L’urgence de la situation et ces derniers événements témoignent de la nécessité d’aller plus loin. Cela démontre aussi le besoin de définir des objectifs tangibles, différenciés et adaptés à l’échelle des entreprises. C’est un appel à une prise d’initiative de la part du secteur privé sur cette thématique. D’ailleurs, de nombreux acteurs ont pris conscience de l’importance liée à ces enjeux climatiques et se sont déjà lancés vers une économie bas carbone. Par exemple, We Mean Business est une coalition regroupant plus de 700 entreprises mondiales qui ont annoncé des engagements ambitieux sur leur action climatique.
Concrètement, comment s’aligner sur cette trajectoire 2°C ?
Pour respecter l’objectif ambitieux inscrit dans ces fameux Accords de Paris, le GIEC (Groupe d’Intervention sur l’Évolution du Climat) a déterminé un Budget Carbone pour la planète. Il correspond à une quantité maximale de gaz à effet de serre que nous pouvons encore émettre pour ne pas dépasser une hausse de 2°C de la température moyenne globale. Basées sur ces résultats et sur ces données, des initiatives provenant de puissants acteurs environnementaux sont apparues afin d’aider les entreprises à répondre à ces enjeux.
SBTi et ACT, deux méthodologies complémentaires.

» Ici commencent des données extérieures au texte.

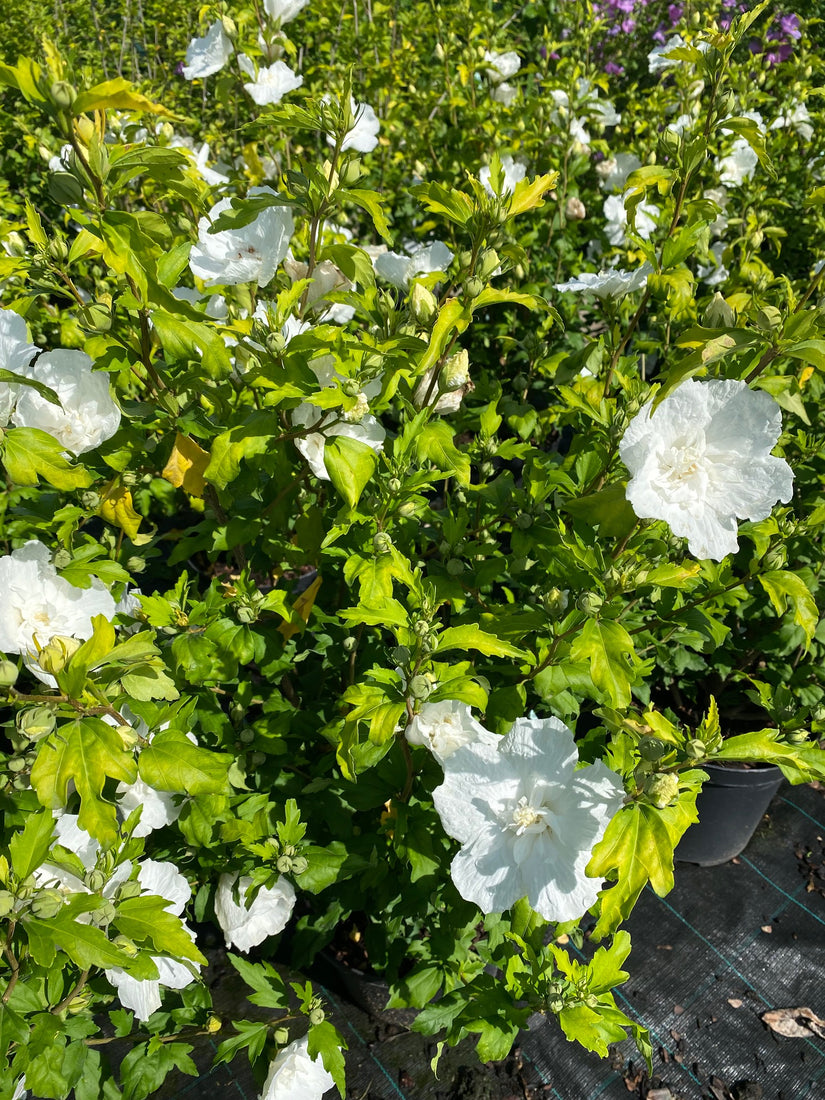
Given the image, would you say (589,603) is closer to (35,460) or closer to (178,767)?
(178,767)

Depuis 3 ans, le SBTi (Science-Based Target initiative) tente de mobiliser les entreprises à s’engager afin de répondre à cet objectif mondial. Cette initiative est formée par des membres du CDP (Carbon Disclosure Project), du UN Global Compact, du World Resources Institute (WRI), du WWF (Wide Fund for Nature) et du We Mean Business. S’appuyant sur les prédictions établies par le GIEC, le SBTi est un ensemble d’outils qui permettent de calculer les trajectoires d’émissions de gaz à effet de serre que les entreprises doivent adopter afin de répondre aux attentes de la trajectoire 2°C. Les entreprises peuvent ainsi se fixer des objectifs ambitieux et précis pour s’aligner sur cette trajectoire à moyen et long terme. Les entreprises qui passent à l’action sont de plus en plus nombreuses. Aujourd’hui, plus de 470 entreprises se sont engagées dans la démarche, et plus de 120 entreprises ont déjà vu leurs objectifs validés par le comité du SBTi.

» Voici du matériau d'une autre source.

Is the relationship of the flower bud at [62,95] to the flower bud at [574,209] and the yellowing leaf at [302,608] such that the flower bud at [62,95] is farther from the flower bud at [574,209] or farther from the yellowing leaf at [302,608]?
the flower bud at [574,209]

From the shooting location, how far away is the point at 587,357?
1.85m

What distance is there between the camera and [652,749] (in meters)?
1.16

En parallèle, l’ADEME et le CDP ont développé une méthodologie permettant d’évaluer la cohérence des stratégies des entreprises sur la trajectoire 2°C. La méthode porte ainsi sur les objectifs liés aux émissions de gaz à effet de serre et son plan d’action associé (état d’avancement et sa cohérence). À l’heure actuelle, cette méthodologie est toujours en phase d’expérimentation. Après une première phase dédiée à une étude sectorielle (automobile, électricité, commerce), la phase actuelle porte sur une évaluation des PME et des ETI. À terme, cette méthodologie va permettre de définir si la stratégie d’une entreprise est alignée sur la trajectoire 2°C et quels aspects l’entreprise doit améliorer afin d’y parvenir.